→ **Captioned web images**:
☆ ☆ ☆ ☆
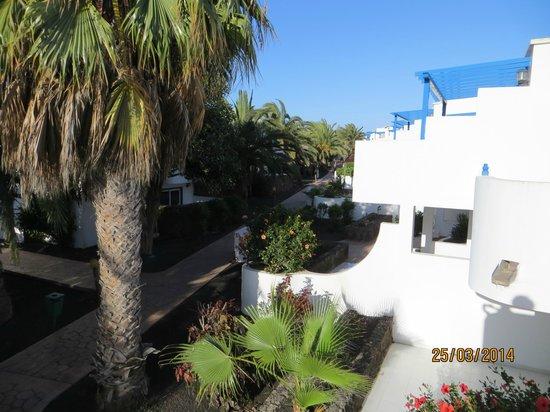 HL Paradise Island: vistas desde la habitacion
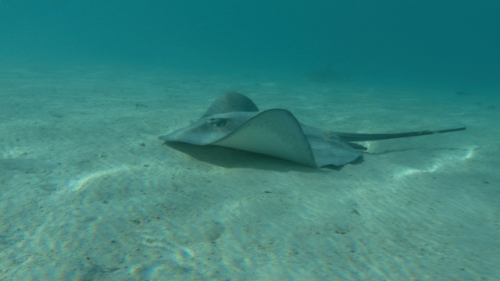 Moorea, Sting rays swimming on the white sand, shallow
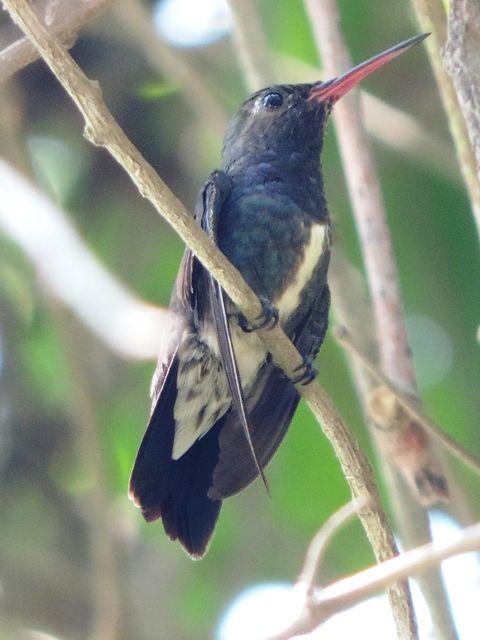 Foto beija-flor-de-peito-azul (Amazilia lactea) por Mauro F. Silva | Wiki Aves - A Enciclopédia das Aves do Brasil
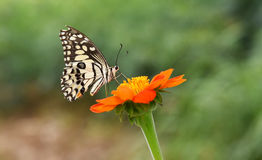 papilio demodocus цитруса бабочки Стоковое фото RF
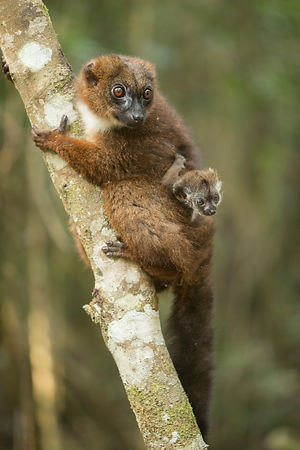 Red Bellied Lemur Mother & Baby
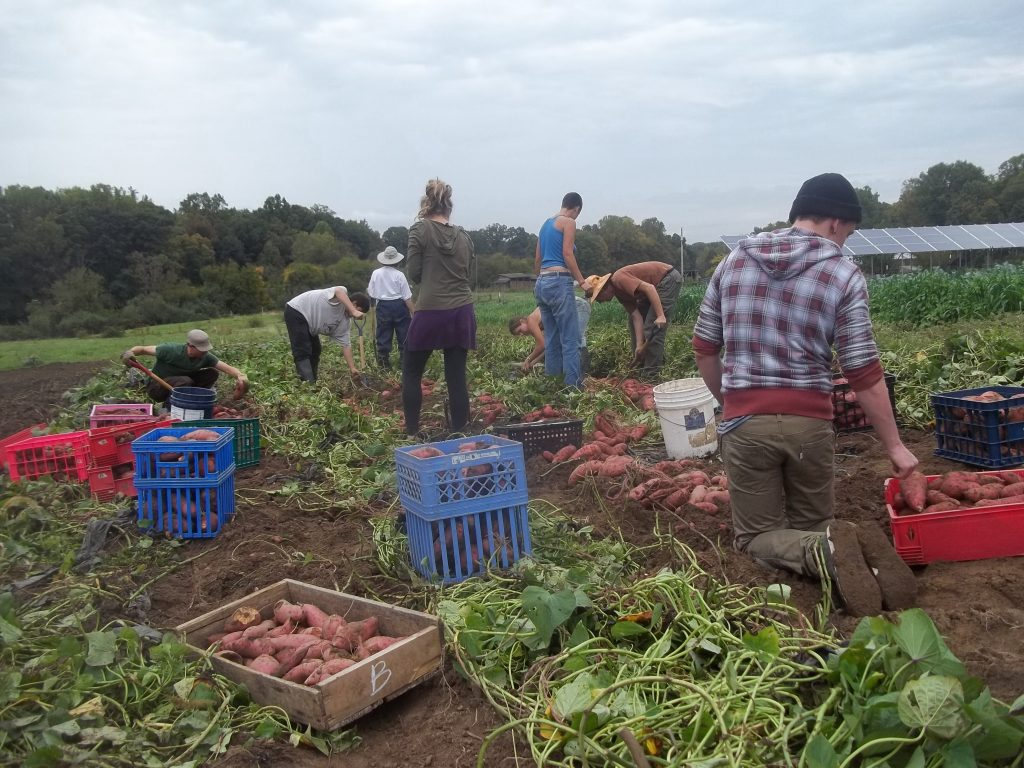 Sweet potato harvest. Photo Nina Gentle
☆ ☆ ☆ ☆
→ **YOUR ASSIGNMENT**: Quote all the records verbatim, dropping any pictures from your copy.

→ **RESPONSE AREA**:
 HL Paradise Island: vistas desde la habitacion
 Moorea, Sting rays swimming on the white sand, shallow
 Foto beija-flor-de-peito-azul (Amazilia lactea) por Mauro F. Silva | Wiki Aves - A Enciclopédia das Aves do Brasil
 papilio demodocus цитруса бабочки Стоковое фото RF
 Red Bellied Lemur Mother & Baby
 Sweet potato harvest. Photo Nina Gentle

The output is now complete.